**Records shown**
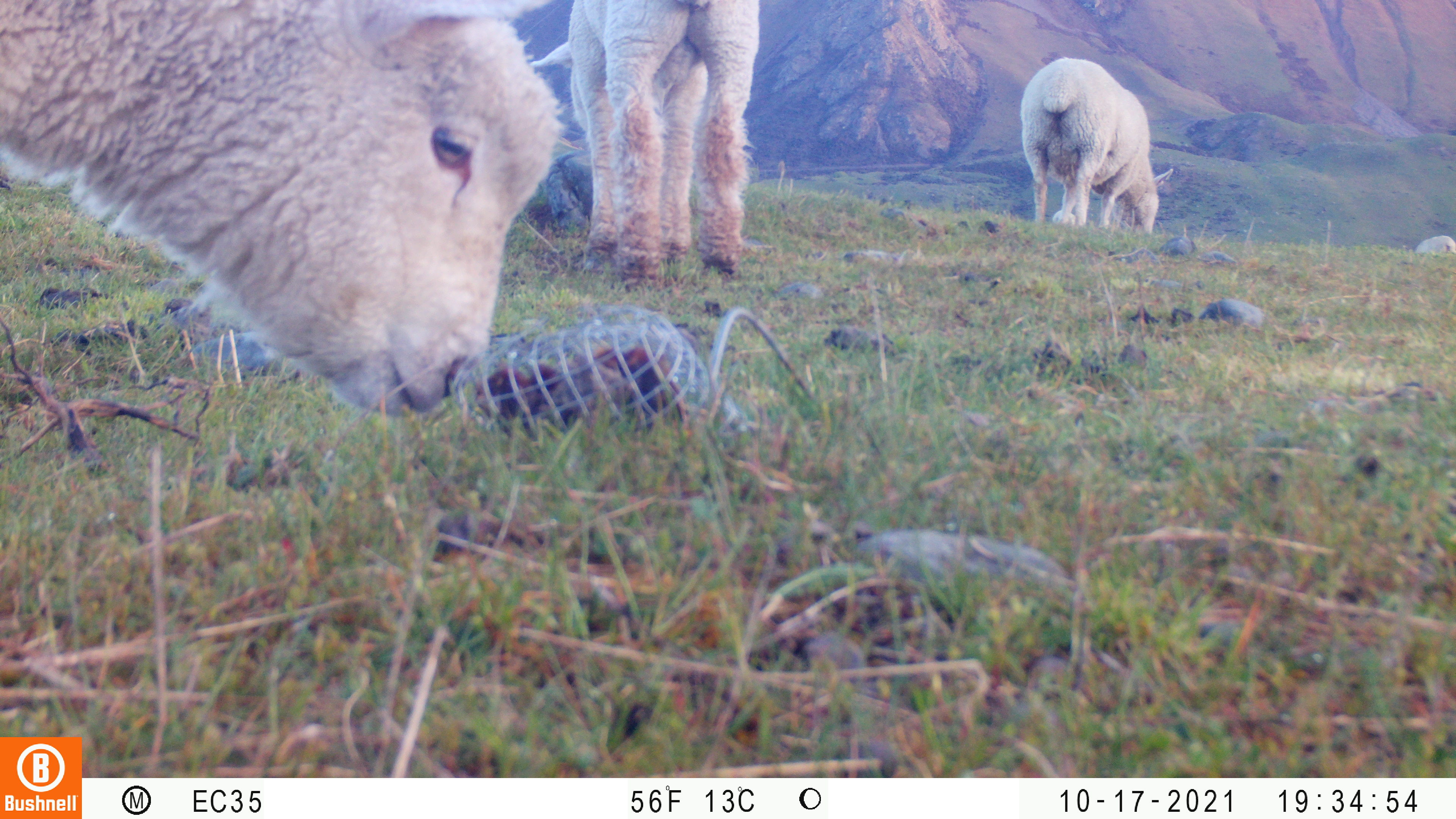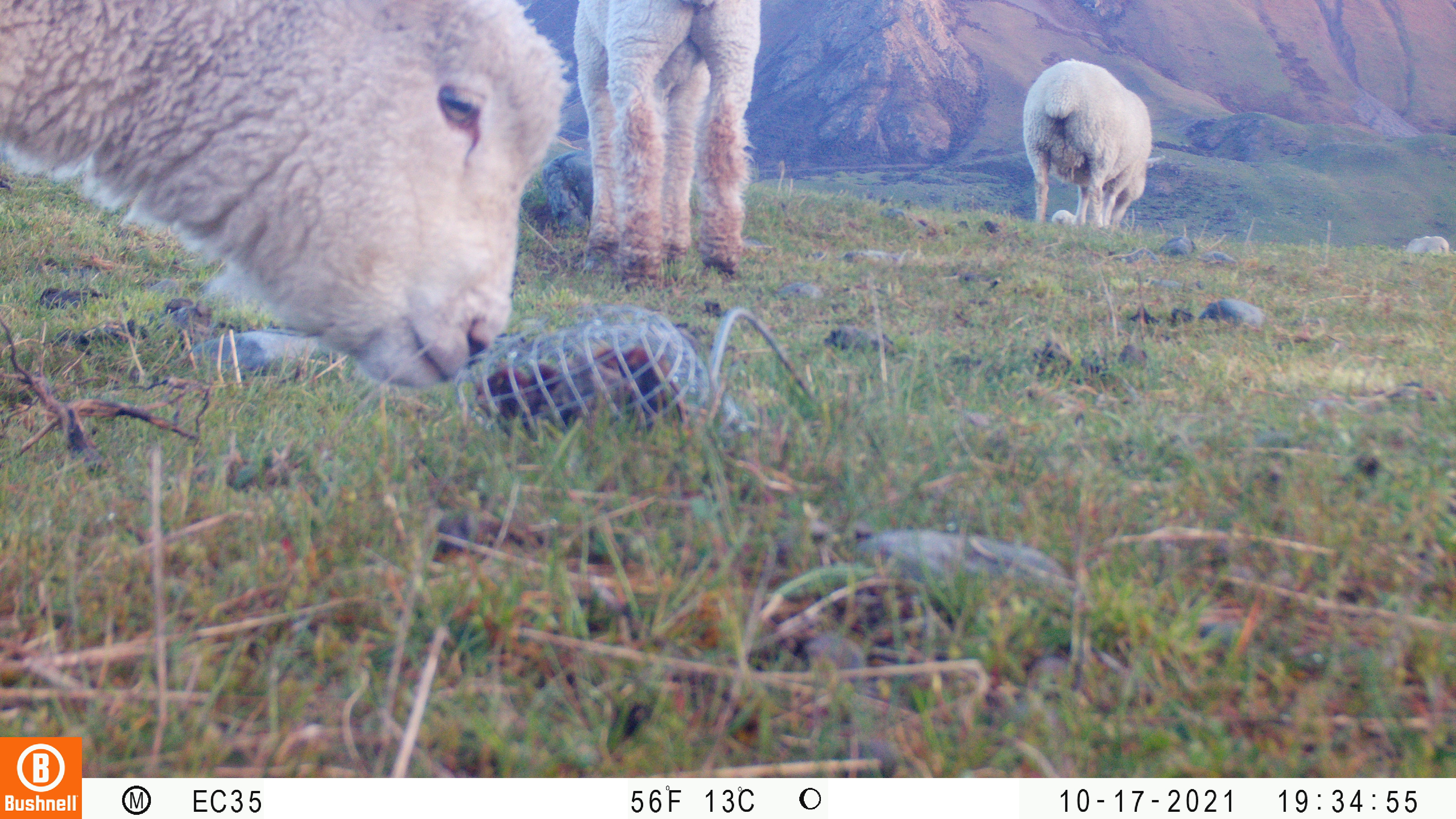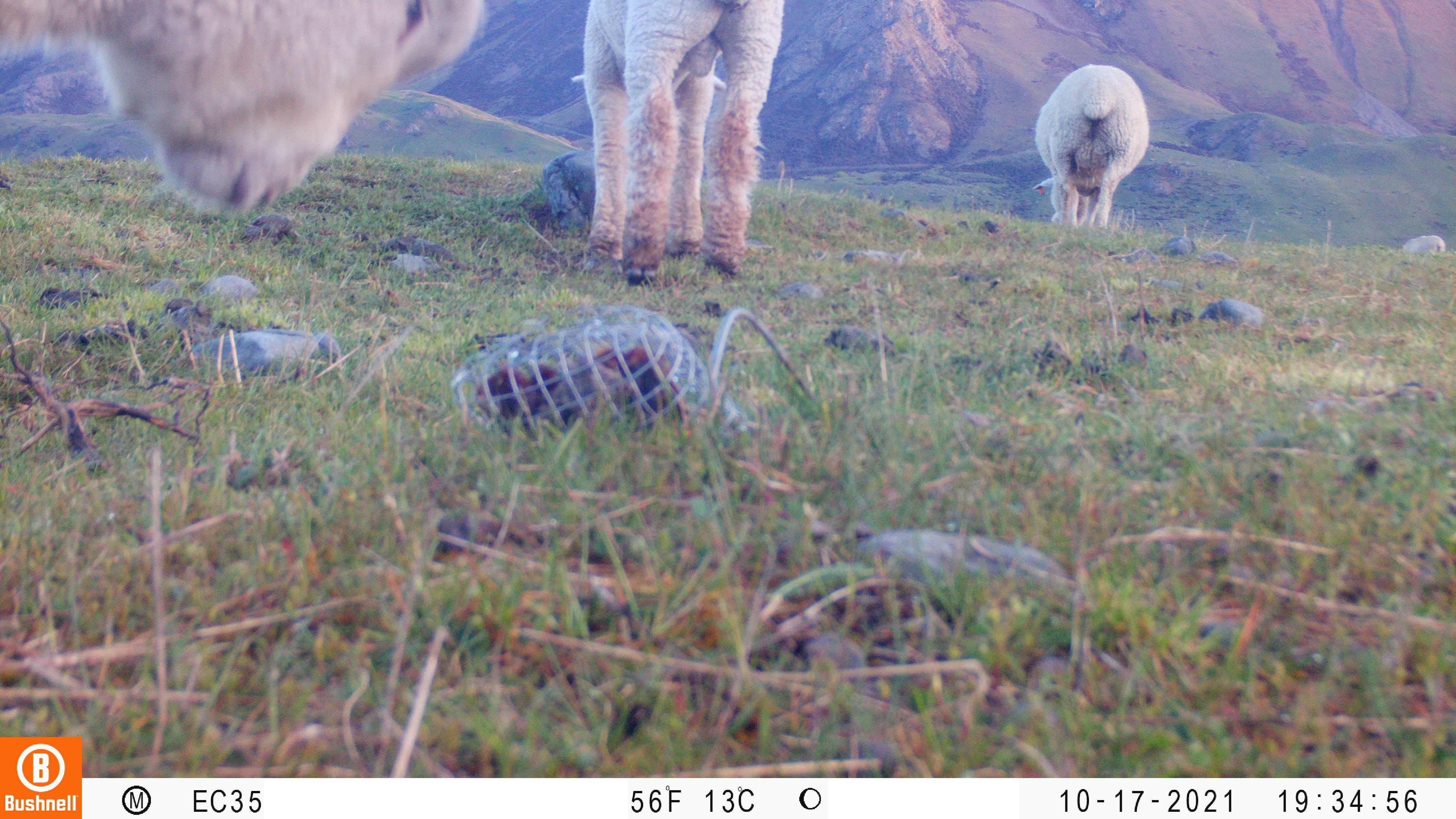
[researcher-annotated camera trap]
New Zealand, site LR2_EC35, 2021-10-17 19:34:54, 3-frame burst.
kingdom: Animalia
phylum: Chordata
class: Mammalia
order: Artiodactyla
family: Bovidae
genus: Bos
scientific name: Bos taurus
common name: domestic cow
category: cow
...
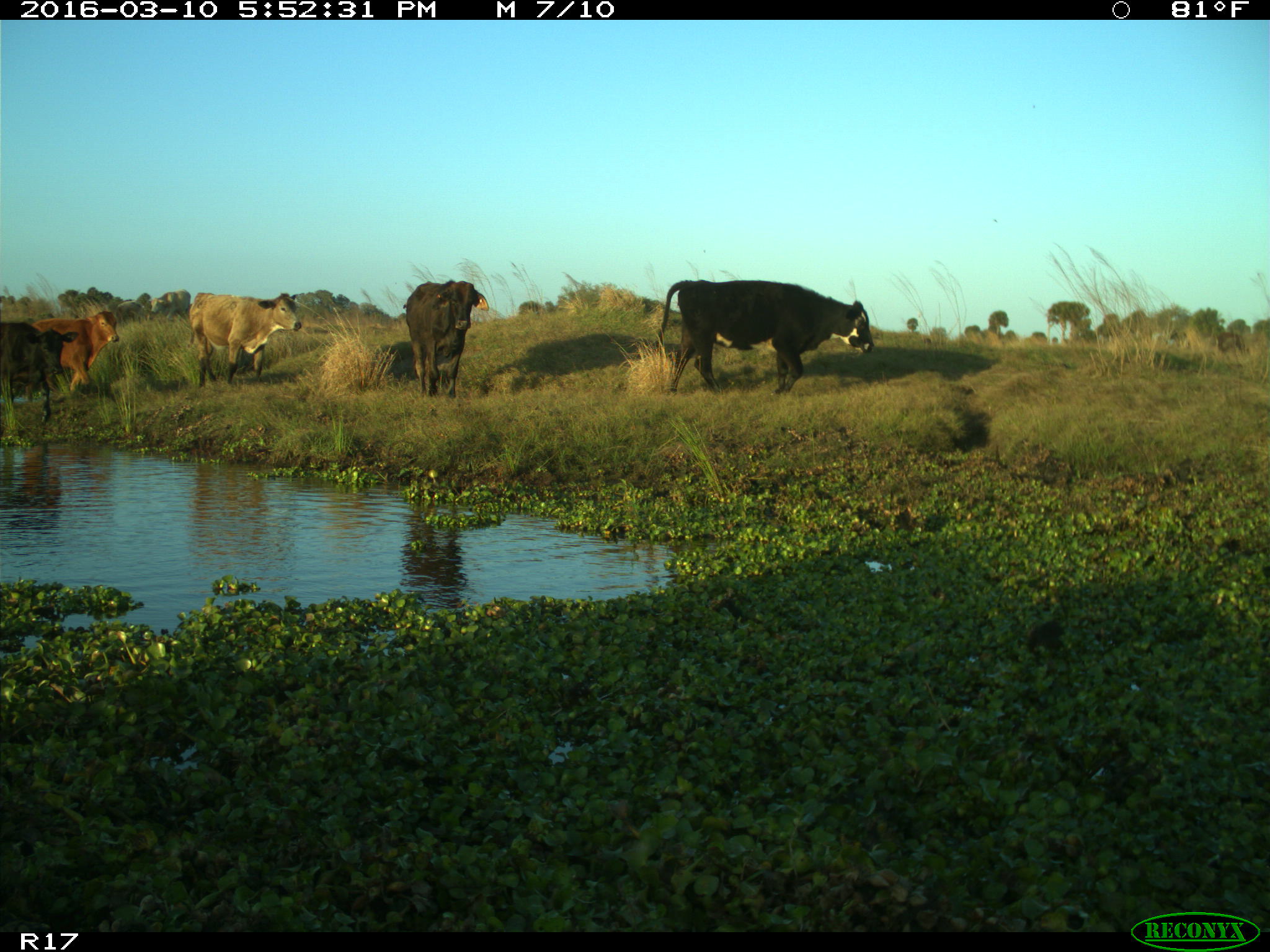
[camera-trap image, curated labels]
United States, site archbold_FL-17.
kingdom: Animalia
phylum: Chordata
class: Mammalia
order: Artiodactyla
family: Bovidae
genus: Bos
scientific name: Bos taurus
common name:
---
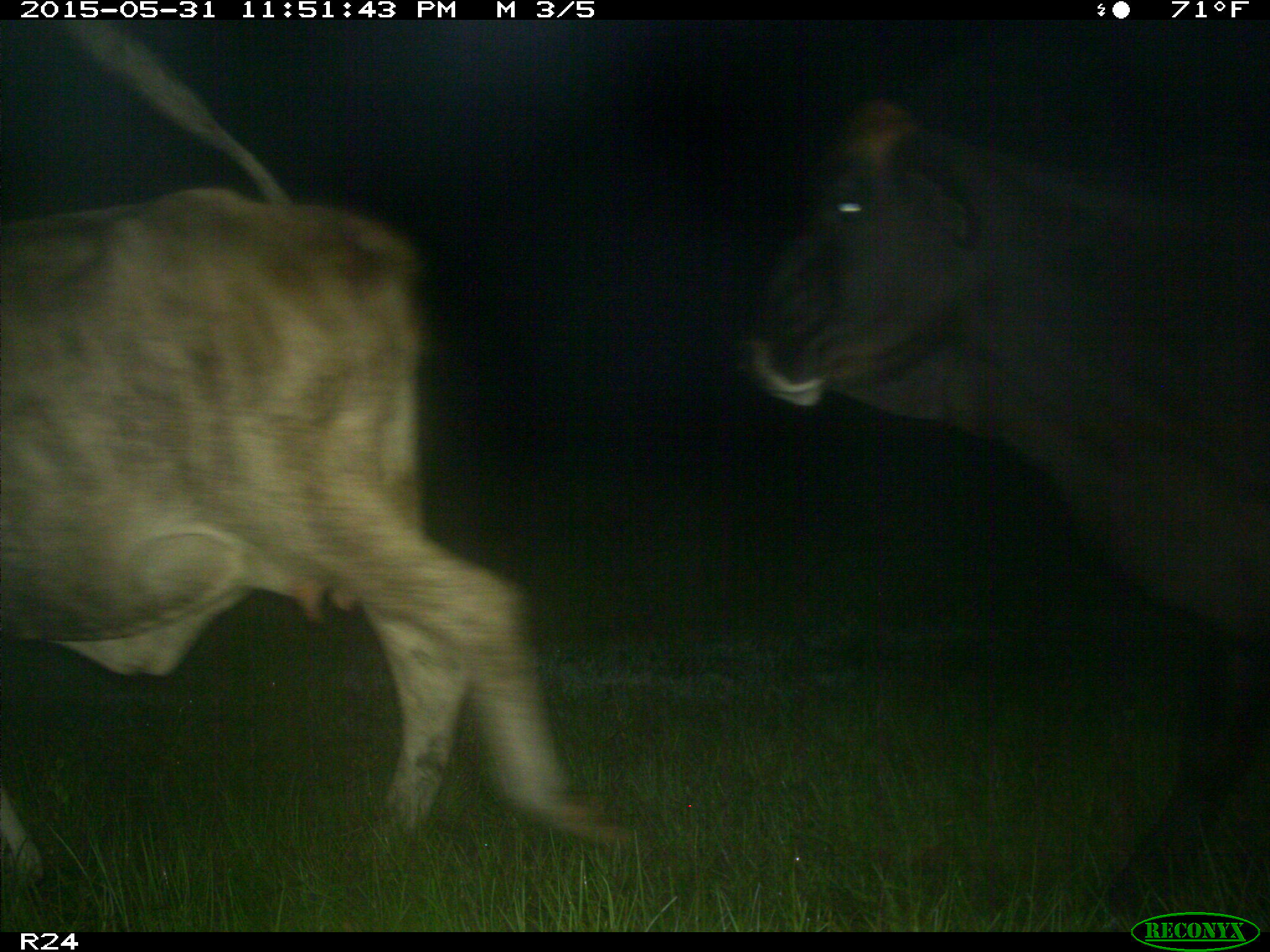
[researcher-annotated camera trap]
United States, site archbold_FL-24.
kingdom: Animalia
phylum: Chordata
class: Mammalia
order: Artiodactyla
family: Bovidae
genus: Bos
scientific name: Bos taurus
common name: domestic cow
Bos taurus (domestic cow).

**Instructions to follow**
The result should be every line that contains "site", copied from the entries.

**Written solution**
New Zealand, site LR2_EC35, 2021-10-17 19:34:54, 3-frame burst.
United States, site archbold_FL-17.
United States, site archbold_FL-24.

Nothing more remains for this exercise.